So what do you add that isn't "Traveller" to your

:idea: I don't think this actually breaks canon, rather it works with it.

I made the true Ancients a parisitic/symbiotic race like the Goa'uld/Tok'ra from stargate or the Trill from Star Trek. This explains why Ancient Tech so often is designed for humans and other aliens.

It also explains why the Droyne seemed to be the Ancients and why they don't have any knowlege of Ancients and their technologies.

It also helps explain the war and their sudden disappearence.
 
BenGunn said:
I changed almost nothing. No new tech, no new races, no new rules. If I want to play Cyberpunk/Transhuman Space/Babylon5/StarGate I do that instead of mutilating the Traveller Universe

I played a bit with the mix of "black and white". In CT and GT the nobility says "nobless oblique" and (mostly) act as knights in shining armor, righting wrongs, policing themselfs and keeping the bureaucracy hones. Since I find such an Empire terminally boring I prefer the MT/TNE outlook where the scumbags say "nobless n'oblique plus" and everyone is out for himself, resulting in an empire rife with corruption and bribery. An Empire I like since it allows for a lot of lawlessness around the edges.
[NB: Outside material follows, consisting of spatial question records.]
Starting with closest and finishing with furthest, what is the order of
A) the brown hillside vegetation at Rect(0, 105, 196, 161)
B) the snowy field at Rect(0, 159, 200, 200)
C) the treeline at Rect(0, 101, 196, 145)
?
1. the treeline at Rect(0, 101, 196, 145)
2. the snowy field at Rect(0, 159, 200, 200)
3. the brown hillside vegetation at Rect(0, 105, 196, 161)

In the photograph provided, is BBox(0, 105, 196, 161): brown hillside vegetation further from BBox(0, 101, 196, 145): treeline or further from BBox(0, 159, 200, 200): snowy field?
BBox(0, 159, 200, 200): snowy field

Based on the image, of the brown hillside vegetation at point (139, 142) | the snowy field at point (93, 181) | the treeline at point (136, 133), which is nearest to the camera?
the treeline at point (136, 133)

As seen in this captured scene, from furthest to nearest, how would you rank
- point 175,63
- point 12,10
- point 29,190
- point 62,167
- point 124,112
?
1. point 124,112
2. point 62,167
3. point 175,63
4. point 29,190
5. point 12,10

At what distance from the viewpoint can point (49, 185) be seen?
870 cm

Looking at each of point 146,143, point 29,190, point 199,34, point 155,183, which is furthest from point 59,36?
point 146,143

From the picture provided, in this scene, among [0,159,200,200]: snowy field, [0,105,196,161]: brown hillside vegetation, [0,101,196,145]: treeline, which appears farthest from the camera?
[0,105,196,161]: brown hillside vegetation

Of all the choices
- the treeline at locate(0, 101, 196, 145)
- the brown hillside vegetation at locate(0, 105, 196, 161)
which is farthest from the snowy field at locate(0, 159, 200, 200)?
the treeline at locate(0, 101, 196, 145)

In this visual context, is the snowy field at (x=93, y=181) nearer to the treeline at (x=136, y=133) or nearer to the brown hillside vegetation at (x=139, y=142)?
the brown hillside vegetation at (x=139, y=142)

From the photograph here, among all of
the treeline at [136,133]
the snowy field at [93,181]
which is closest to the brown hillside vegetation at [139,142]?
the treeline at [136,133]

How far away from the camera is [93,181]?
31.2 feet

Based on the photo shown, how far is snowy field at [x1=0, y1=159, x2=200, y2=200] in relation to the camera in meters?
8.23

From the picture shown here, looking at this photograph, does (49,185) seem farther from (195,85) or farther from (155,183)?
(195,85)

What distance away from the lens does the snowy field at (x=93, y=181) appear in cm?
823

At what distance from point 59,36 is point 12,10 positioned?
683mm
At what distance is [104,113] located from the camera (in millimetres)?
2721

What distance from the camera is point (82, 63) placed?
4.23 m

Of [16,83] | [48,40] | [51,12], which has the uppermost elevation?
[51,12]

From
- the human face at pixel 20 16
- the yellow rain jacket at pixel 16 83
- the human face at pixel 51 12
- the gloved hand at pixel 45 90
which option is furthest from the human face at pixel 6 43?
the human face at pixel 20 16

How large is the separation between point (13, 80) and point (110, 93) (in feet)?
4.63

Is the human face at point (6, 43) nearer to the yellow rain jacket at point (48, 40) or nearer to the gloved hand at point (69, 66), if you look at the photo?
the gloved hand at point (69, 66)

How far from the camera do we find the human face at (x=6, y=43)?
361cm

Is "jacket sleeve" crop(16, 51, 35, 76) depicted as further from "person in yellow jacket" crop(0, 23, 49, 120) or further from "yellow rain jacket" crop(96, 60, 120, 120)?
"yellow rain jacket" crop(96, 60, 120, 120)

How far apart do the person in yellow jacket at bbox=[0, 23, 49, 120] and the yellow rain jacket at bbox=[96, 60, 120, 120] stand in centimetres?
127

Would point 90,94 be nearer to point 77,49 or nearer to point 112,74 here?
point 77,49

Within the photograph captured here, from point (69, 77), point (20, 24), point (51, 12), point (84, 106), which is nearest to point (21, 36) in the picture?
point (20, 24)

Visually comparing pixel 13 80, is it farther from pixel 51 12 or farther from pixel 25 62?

Oh and I DON'T referee in the Boring Marches

I went with something similar. IMTU, Nobels DO NOT LIE. EVER

It is a major point of honor that they never lie. In fact being proven to lie can get your nobility stripped. Even the most corrupt, evil scum of a noble will not lie.

SO....

Every noble has developed the art of not lying to an art form. Think Minbari or Bene Gesseritt. What you think they say is not usually what they are saying and they use the literal truth, not the implied truth. It worked really well for PC nobles, since they were held to that same standard. Half-truths and the "lie of omission" were perfectly acceptable and expected. Think Lawyers on Steroids.
 
Rather than adding, one thing I often take away* from Traveller is gravitics. It just makes too many things too easy, IMO.

*As they say in Japan, "A garden is complete when nothing more can be taken away."